◆ Records to use:
########

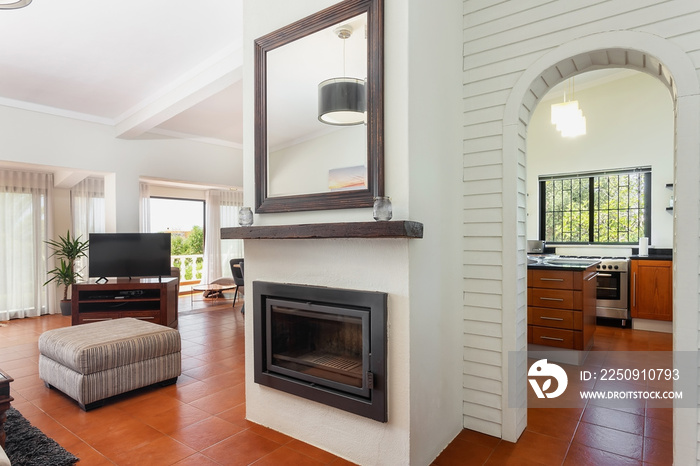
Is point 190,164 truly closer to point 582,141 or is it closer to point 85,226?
point 85,226

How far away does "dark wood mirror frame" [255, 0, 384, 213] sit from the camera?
1.96 m

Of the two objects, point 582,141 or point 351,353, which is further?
point 582,141

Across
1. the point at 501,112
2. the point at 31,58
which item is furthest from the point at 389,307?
the point at 31,58

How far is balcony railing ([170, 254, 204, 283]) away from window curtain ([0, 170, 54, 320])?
2.43 meters

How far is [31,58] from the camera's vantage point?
364cm

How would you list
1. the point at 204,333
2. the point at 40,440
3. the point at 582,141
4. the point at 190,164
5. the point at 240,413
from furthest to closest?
1. the point at 190,164
2. the point at 582,141
3. the point at 204,333
4. the point at 240,413
5. the point at 40,440

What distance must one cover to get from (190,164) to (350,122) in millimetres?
4893

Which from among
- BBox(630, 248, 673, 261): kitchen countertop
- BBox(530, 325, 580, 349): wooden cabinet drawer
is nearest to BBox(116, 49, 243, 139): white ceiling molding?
BBox(530, 325, 580, 349): wooden cabinet drawer

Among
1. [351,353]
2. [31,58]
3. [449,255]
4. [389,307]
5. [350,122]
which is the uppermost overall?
[31,58]

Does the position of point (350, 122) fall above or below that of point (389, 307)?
above

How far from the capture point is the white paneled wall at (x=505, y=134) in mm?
2086

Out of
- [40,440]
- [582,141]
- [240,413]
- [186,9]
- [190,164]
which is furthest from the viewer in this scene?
[190,164]

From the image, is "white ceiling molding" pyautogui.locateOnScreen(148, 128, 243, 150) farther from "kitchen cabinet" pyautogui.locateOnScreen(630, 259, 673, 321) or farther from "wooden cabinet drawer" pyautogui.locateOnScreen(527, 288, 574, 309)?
"kitchen cabinet" pyautogui.locateOnScreen(630, 259, 673, 321)

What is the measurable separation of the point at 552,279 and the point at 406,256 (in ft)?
8.01
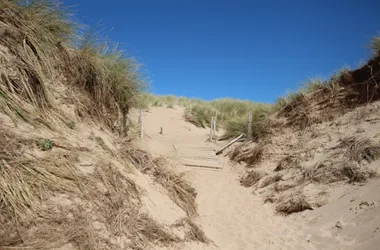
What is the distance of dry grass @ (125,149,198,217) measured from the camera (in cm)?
461

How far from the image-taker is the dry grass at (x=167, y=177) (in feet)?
15.1

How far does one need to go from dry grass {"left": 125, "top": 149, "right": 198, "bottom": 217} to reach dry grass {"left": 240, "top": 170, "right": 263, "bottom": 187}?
10.5 feet

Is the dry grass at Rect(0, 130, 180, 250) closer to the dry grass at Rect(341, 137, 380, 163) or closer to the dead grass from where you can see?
the dead grass

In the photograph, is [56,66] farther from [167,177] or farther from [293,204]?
[293,204]

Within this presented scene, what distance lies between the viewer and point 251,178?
8.07 metres

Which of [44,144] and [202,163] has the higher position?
[44,144]

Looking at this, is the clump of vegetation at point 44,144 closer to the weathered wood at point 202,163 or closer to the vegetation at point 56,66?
the vegetation at point 56,66

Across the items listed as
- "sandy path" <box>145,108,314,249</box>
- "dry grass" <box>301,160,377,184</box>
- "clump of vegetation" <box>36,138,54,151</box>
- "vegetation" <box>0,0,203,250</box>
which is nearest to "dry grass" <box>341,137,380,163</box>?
"dry grass" <box>301,160,377,184</box>

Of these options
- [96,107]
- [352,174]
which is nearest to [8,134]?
[96,107]

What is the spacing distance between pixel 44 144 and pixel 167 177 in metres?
2.12

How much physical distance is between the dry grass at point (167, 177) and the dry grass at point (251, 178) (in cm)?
320

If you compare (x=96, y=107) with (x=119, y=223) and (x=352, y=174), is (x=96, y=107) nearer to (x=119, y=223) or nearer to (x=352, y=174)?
(x=119, y=223)

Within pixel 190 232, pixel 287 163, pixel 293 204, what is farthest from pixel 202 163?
pixel 190 232

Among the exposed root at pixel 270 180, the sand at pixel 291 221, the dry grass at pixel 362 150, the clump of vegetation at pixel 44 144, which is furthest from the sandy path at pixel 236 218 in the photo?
the clump of vegetation at pixel 44 144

########

◆ Task to carry out:
Reproduce verbatim the rows above, from the line containing "Across the items listed as" through the last line of the rows, including both.

◆ Reply:
Across the items listed as
- "sandy path" <box>145,108,314,249</box>
- "dry grass" <box>301,160,377,184</box>
- "clump of vegetation" <box>36,138,54,151</box>
- "vegetation" <box>0,0,203,250</box>
which is nearest to "dry grass" <box>341,137,380,163</box>?
"dry grass" <box>301,160,377,184</box>

Of these options
- [96,107]
- [352,174]
which is nearest to [8,134]?
[96,107]

What is the spacing distance between pixel 44 144 and pixel 167 177 in metres?
2.12

How much physical distance is between the dry grass at point (167, 177) and the dry grass at point (251, 178) (in cm)?
320

If you compare (x=96, y=107) with (x=119, y=223) and (x=352, y=174), is (x=96, y=107) nearer to (x=119, y=223) or nearer to (x=352, y=174)?
(x=119, y=223)

Within pixel 190 232, pixel 287 163, pixel 293 204, what is farthest from pixel 202 163?
pixel 190 232

Among the exposed root at pixel 270 180, the sand at pixel 291 221, the dry grass at pixel 362 150, the clump of vegetation at pixel 44 144, which is furthest from the sandy path at pixel 236 218 in the photo?
the clump of vegetation at pixel 44 144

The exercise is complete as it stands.